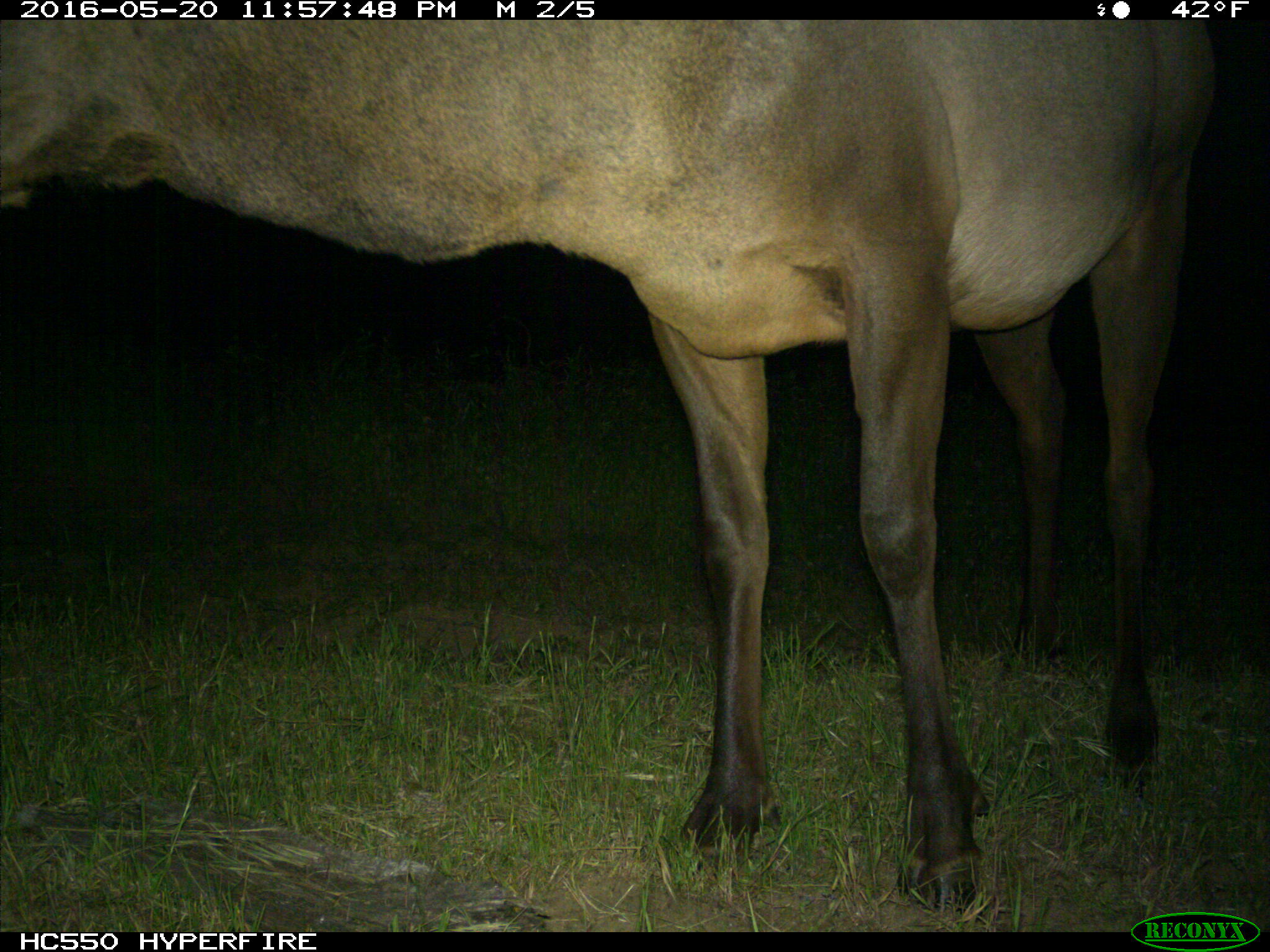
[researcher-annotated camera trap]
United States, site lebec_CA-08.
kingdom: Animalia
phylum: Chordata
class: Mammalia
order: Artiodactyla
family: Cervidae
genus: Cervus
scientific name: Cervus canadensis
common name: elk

* **Exercise objective**:
What you return must match the material above exactly, minus its pictures.

* **Answer box**:
[researcher-annotated camera trap]
United States, site lebec_CA-08.
kingdom: Animalia
phylum: Chordata
class: Mammalia
order: Artiodactyla
family: Cervidae
genus: Cervus
scientific name: Cervus canadensis
common name: elk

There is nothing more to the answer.